サバティカル休暇を取る時は、休暇中の生活資金も考えなければなりません。
サバティカル休暇を有効に使うポイント
サバティカル休暇はプライベートを大切にできるように導入された制度ですが、真の目的はキャリアの見つめなおしです。
日本は世界有数の超高齢化社会国なので、国民1人ひとりが人生100年を見据えたライフプランを立てていく必要があります。
これまでは1つの会社で終身雇用されることを目的とした働き方が基本でした。
しかし、これからはセカンドキャリアを想定した長期的なキャリア形成が必要になってきます。
経済産業省はサバティカル休暇というキャリア形成の見つめ直しと学び直しを目的とした長期休暇を推奨しているのです。
日本企業もグローバル化社会に適合した開発や戦略が求められており、社員の意識改革やスキルアップの必要性が高まっています。
こういった人材を育成するためにも、リフレッシュを兼ねたサバティカル休暇は必要といえるでしょう。

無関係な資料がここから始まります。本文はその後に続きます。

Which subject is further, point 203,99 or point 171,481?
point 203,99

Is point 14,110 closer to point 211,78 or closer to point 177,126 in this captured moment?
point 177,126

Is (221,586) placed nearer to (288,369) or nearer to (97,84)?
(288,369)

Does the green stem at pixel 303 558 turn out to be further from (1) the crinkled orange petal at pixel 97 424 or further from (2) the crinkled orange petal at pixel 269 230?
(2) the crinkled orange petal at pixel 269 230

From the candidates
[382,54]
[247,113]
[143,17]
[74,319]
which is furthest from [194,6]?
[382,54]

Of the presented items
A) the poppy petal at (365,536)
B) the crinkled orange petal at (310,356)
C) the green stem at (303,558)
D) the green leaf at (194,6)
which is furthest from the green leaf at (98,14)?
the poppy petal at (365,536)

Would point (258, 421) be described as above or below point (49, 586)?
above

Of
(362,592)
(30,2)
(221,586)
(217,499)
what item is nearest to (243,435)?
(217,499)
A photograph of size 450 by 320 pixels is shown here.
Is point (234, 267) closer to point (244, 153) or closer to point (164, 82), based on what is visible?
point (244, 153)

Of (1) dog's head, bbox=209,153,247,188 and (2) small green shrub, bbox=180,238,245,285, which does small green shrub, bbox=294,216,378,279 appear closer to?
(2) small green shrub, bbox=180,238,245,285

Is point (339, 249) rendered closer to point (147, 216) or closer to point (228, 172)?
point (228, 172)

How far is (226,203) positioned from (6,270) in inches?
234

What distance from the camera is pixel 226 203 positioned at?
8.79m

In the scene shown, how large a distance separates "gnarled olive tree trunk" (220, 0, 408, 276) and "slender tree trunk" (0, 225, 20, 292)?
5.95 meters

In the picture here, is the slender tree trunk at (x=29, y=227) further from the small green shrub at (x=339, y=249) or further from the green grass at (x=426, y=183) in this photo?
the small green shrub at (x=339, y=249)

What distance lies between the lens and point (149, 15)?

そのため、ただ何もせずだらだらと過ごすのではなく、目的をもって休暇を取ることが大切となります。
- 今後のキャリア形成に必要な資格取得を目指す
- 海外留学や旅行へ行って新しい刺激を受ける
- 挑戦してみたかった業種で働いてみる
こういった新たなスキルや視点が得られる目的を持ってサバティカル休暇を取得することをおすすめします。
サバティカル休暇の活かし方
サバティカル休暇を与えられた場合はどのように活かすと良いのでしょうか。
ここでは特におすすめの方法をご紹介します。
旅行に出かける
心身をしっかりリフレッシュさせるためには、現状から抜け出すことが大切です。
そのため、国内・海外問わず行きたい場所へ旅行に出かけることがおすすめです。
いつも過ごしている場所から離れて様々な体験をすることで、溜めこんでいたストレスや疲労から解放されるでしょう。
また、旅行先で新たな出会いや知見が広がることで、業務のアイデアの幅も広がる可能性があります。
新しいことを学ぶ
サバティカル休暇はキャリア形成に必要なスキルや知識の学びなおしの場でもあります。
長期休暇を利用して専門学校や大学院・資格取得・海外留学などに挑戦してみるのもおすすめの方法です。
以前から学びたかったことや、業務上で必要になりそうなことを学べば新たなスキルや知識が身につきます。
現代の日本ではリカレント教育が重要視されています。
リカレント教育とは、学校を卒業し働くようになっても、一生涯にわたり学び続ける制度のことです。
リカレント教育はスウェーデン発祥の制度で、フルタイム勤務と就学を繰り返すことを前提としています。
しかし、日本ではそのような文化が根付いていないので、短期留学や通信教育などを含んでいます。
サバティカル休暇は本来のリカレント教育の制度を浸透させることができるものです。
年齢や性別に関わらず、新しいことを学び続けることでセカンドキャリアを見据えたスキルや知識が身につくでしょう。
普段できないことをやる
サバティカル休暇は働いている時にはできないこともできるのが特徴です。
興味がある分野の仕事を副業としてやってみたり、ライフイベントに合わせて過ごしてみたりするのもおすすめです。
このように、サバティカル休暇は人生設計においても重要な役割を果たすことがわかります。
サバティカル休暇がない企業よりもある企業のほうが社員のことを考えていると感じる方も多いでしょう。
サバティカル休暇がある企業は少しずつ増加しているため、希望すれば転職エージェントから求人を紹介してもらえます。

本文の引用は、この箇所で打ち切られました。